In the absence of abuse and neglect, the Division also may be granted temporary custody of a child, when "it appears [] the child requires care and supervision . . . to ensure the health and safety of the child[.]" N.J.S.A. 30:4C-12. Specifically, the Division may temporarily remove a child when a parent (1) "is unfit to be entrusted with the care and education of such child"; (2) fails to provide the child "with proper protection, maintenance and education"; (3) fails "to ensure the health and safety of such child"; (4) or "is endangering the welfare of the child." N.J.S.A. 30:4C-12. Routinely, when the Division files a complaint seeking care and supervision of a child, it recites not only N.J.S.A. 9:6-8.21, but also N.J.S.A. 30:4C-12, as the statutory authority underpinning its request. "N.J.S.A. 30:4C-12 is an additional tool afforded the Division to discern the most appropriate course of action for a child and his or her family in need of the Division's assistance." N.J. Div. of Youth & Family Servs. v. J.C., __ N.J. Super. __, __ (2011) (slip op at. 11).

Often a child must be placed in the Division's custody at birth, or other times prior to any act of abuse or neglect by a parent. The Division is authorized to "proceed under Title [Thirty], irrespective of a finding of abuse or neglect." N.J. Div. of Youth & Family Servs. v. N.D., 417 N.J. Super. 96, 109 (App. Div. 2010). See also N.J. Div. of Youth & Family Servs. v. M.D., 417 N.J. Super. 583, 612 n.13 (App. Div. 2011) (quotation marks and citations omitted) (stating "in the context of a Title 30 proceeding . . . 'the best-interests standard' applies, and . . . a finding of abuse and/or neglect is not necessary for [the Division] to exercise its jurisdiction.").

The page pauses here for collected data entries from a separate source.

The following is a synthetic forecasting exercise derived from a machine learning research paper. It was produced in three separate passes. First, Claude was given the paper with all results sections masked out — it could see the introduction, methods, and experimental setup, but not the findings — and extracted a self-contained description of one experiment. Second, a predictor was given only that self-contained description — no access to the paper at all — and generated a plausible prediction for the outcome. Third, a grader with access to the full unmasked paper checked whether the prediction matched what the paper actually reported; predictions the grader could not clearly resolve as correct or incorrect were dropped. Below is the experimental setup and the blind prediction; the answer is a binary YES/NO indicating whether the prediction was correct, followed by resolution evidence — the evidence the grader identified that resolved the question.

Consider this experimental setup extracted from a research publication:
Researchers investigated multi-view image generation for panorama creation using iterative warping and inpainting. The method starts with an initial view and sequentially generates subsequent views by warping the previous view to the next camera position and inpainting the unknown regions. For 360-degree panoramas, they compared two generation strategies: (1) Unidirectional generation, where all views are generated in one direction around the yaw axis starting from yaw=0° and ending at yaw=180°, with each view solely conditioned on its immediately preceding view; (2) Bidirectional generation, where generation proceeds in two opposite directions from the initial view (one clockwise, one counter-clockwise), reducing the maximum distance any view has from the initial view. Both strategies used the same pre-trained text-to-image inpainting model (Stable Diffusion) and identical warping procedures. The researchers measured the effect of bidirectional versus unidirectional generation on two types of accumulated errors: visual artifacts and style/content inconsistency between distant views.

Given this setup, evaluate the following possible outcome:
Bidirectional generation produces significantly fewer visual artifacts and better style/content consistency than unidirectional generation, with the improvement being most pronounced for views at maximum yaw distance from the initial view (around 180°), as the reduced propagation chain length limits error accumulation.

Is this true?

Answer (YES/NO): NO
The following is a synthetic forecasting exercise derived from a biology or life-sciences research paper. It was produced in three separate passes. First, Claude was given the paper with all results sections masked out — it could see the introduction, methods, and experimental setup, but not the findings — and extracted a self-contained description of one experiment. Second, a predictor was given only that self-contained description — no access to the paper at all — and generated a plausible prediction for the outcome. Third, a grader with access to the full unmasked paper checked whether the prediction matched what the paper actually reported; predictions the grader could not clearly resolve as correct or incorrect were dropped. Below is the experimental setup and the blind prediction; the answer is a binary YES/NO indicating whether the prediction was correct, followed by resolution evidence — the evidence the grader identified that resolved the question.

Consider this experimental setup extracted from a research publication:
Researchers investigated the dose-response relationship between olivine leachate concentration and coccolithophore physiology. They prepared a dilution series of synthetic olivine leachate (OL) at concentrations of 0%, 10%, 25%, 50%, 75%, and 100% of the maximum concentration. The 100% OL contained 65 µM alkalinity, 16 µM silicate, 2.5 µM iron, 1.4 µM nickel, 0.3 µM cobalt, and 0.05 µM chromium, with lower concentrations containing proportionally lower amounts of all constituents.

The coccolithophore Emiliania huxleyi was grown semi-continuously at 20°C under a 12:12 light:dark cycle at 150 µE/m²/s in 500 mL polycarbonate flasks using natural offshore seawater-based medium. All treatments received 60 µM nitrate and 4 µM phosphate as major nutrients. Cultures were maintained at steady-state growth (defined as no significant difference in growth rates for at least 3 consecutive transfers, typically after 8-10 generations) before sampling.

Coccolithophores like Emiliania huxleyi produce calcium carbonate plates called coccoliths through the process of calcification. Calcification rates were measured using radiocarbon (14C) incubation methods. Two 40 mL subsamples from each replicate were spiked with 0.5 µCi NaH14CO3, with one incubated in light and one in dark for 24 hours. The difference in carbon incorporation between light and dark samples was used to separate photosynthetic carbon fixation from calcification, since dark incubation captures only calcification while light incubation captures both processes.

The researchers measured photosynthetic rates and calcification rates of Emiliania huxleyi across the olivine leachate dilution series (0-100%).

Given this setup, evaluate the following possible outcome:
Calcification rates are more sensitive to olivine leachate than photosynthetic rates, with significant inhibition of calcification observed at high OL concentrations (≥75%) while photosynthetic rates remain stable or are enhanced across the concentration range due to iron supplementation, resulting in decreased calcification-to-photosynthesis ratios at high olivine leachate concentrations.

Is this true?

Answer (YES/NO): NO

More specifically, the Division must aid a parent who is hampered by homelessness, diminished by a developmental delay, or crippled by emotional instability and cannot assume care of the child. Further, when a parent seeks in-patient treatment in a psychiatric facility to address emotional illness, enrolls in a residential rehabilitation program to remediate substance abuse, or is confined as a result of municipal infractions or less serious criminal offenses, the Division may be required to step in because the parent is unable to attend to the physical and educational needs of the child, even though he or she may not have acted or failed to act in a way that satisfies the definition of abuse and neglect. See e.g., N.J. Div. of Youth & Family Servs. v. A.G., 344 N.J. Super. 418, 440 (2001) (concluding parents' mental illness precluded their inability to parent their child). With these principles in mind, we review the matter at hand.

We first examine the Law Guardian's challenge to the trial judge's conclusion that the Division could only retain custody of Una and Theo if there were a finding that Violet had either abused or neglected one of her children because N.J.S.A. 9:6-8.21 and N.J.S.A. 30:4C-12 "must be read together" and include "the requirement of . . . proof of negligence or abuse by this parent." The Law Guardian maintains the court must not dismiss the action and release the children to Violet without assessing the children's best interests.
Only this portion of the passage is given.